_Provided text:_
|---|

BY AMA PRESIDENT DR MICHAEL GANNON
After months of behind-the-scenes activity and growing angst from the profession, the AMA went public in June with our outrage over the process for the planned new National Framework for Maternity Services (NFMS).
The Framework is doomed to fail due to inadequate stakeholder consultation and the spectacular failure to adequately engage expert obstetric, general practice, and other crucial medical specialists in its development.
Following an agreement at the April 2016 COAG Health Council meeting, the Queensland Government was tasked to lead the project to develop the NFMS, under the auspices of the Australian Health Ministers’ Advisory Council (AHMAC).
The AMA first became aware of the NFMS project in December 2016 – eight months after it commenced, and without any direct contact from AHMAC’s Maternity Care Policy Working Group (MCPWG) or its consultants – and we have raised concerns about the project ever since.
The AMA’s concerns are shared by the Royal Australian and New Zealand College of Obstetricians and Gynaecologists (RANZCOG) and the National Association of Specialist Obstetricians and Gynaecologists (NASOG).

|---|

_Material provided:_

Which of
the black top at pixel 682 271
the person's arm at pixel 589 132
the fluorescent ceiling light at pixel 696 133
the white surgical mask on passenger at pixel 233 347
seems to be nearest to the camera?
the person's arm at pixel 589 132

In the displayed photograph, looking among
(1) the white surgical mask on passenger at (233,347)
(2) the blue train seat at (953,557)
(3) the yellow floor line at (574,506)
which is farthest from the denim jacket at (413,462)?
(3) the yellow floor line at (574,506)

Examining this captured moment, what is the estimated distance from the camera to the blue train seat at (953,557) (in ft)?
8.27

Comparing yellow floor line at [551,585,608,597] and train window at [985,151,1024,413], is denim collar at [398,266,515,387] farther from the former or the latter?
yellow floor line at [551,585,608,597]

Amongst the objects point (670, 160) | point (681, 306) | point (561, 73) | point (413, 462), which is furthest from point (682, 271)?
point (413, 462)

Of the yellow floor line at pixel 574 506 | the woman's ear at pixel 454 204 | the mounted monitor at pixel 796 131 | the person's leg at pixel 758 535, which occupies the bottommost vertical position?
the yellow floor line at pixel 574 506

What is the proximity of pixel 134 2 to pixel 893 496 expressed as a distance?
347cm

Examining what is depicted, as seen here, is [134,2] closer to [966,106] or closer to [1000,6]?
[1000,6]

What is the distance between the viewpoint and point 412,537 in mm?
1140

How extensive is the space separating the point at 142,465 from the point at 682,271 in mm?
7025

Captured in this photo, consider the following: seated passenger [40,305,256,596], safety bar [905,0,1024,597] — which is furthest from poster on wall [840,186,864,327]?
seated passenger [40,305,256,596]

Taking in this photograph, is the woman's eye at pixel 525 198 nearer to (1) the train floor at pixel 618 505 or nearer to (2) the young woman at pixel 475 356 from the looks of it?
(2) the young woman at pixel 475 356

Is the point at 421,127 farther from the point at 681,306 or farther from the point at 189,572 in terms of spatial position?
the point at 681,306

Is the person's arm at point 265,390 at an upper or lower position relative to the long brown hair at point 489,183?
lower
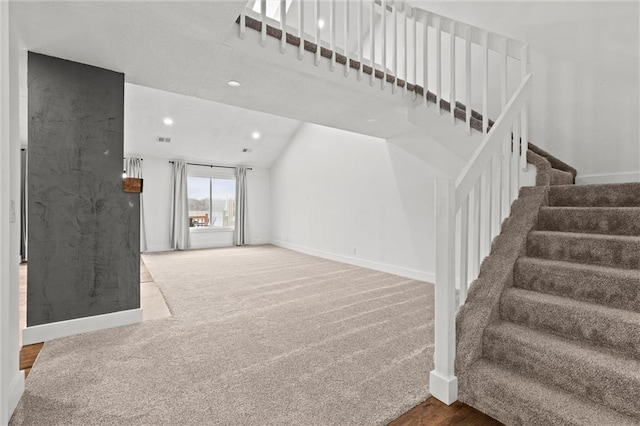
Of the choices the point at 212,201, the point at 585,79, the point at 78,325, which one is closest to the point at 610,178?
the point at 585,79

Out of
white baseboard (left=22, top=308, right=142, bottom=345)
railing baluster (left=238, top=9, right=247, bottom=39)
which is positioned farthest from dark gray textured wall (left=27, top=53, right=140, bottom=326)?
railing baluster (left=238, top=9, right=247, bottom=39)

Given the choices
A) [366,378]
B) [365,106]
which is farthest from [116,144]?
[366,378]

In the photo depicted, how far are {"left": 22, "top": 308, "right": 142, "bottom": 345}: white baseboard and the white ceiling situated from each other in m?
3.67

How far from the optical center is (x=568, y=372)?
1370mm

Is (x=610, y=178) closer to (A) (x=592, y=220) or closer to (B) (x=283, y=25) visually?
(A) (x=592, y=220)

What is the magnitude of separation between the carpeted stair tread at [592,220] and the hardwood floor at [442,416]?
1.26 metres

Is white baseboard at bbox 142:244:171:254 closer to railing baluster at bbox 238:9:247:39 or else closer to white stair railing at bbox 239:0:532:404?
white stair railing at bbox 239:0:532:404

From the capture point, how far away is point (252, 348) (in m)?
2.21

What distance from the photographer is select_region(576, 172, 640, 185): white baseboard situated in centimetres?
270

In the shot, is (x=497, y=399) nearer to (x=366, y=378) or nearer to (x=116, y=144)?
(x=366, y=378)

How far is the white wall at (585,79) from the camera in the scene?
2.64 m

|---|

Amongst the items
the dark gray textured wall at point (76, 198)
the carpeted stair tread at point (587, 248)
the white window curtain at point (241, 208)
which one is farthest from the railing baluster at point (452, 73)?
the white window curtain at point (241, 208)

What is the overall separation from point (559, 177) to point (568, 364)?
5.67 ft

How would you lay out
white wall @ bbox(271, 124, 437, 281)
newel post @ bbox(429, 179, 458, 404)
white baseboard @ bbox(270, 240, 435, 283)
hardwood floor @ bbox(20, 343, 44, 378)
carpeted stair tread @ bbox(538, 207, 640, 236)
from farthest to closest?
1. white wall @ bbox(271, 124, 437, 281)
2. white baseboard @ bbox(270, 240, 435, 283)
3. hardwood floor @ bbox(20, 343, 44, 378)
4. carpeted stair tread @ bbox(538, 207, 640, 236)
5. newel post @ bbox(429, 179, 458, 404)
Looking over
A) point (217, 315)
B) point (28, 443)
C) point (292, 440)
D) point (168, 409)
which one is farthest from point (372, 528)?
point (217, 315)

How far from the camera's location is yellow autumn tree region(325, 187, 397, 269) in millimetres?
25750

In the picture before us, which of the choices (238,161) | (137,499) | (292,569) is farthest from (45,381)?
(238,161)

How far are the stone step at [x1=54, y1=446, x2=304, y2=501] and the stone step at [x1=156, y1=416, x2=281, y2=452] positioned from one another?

|---|

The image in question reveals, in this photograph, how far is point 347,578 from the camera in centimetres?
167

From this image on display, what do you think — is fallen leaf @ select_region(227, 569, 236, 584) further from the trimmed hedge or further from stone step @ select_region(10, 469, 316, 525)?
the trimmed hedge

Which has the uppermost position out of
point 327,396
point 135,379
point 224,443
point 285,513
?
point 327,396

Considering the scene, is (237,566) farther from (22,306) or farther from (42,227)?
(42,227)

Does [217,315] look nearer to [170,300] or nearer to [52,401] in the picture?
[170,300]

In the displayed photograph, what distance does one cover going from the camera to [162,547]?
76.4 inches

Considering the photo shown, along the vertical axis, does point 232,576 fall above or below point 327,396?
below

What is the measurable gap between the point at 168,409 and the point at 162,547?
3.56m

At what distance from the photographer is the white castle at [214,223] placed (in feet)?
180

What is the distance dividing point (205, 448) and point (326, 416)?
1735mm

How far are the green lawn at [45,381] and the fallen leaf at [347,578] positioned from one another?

|---|

_Work order 1:_ In one to three sentences, explain why the AMA piece on the National Framework for Maternity Services says the Framework is doomed to fail.
_Work order 2:_ Continue the AMA president's piece on the maternity services framework from the point where it ends.

_Answer box 1:_ It says the Framework will fail because stakeholder consultation was inadequate. It also cites the failure to properly involve expert obstetric, general practice and other crucial medical specialists in developing it.

_Answer box 2:_
It is outrageous that specialist obstetricians and GPs have been marginalised in this process. You could be forgiven for thinking it a joke.
Obstetrician-led care is an essential tenet of Australia’s maternity system. There is clear and compelling evidence that shows that obstetrician involvement translates into lower mortality rates and fewer complications, not to mention lower costs.
When issues and problems arise during labour, it is invariably an obstetrician who is called on to assume responsibility and manage care, working to ensure the best possible outcome for mother and baby.
The AMA is pleased that midwives were strongly represented on the Working Group responsible for drafting the NFMS. They are key members of the maternity team.
But not involving a single obstetrician in a 12-member group tasked with looking at maternity services is like conducting a law and order review without talking to the police.
AMA members have reported maternity services and outcomes in their respective States have deteriorated under the current National Maternity Services Plan.
Obstetricians are concerned that not enough is being done to ensure women have access to high quality, collaborative models of care. Despite this, the consultation undertaken to develop the NFMS has neglected to actively engage specialist medical practitioners who are at the centre of care for mothers and babies.
The draft Framework, which was released for public comment in March 2017, lacked substance and provided no guidance for public hospital maternity services about what high quality care should look like.
The NFMS is shaping up as a lost opportunity to achieve the best possible maternity care for mothers and babies in Australia.
GPs, too, have been ignored in the process.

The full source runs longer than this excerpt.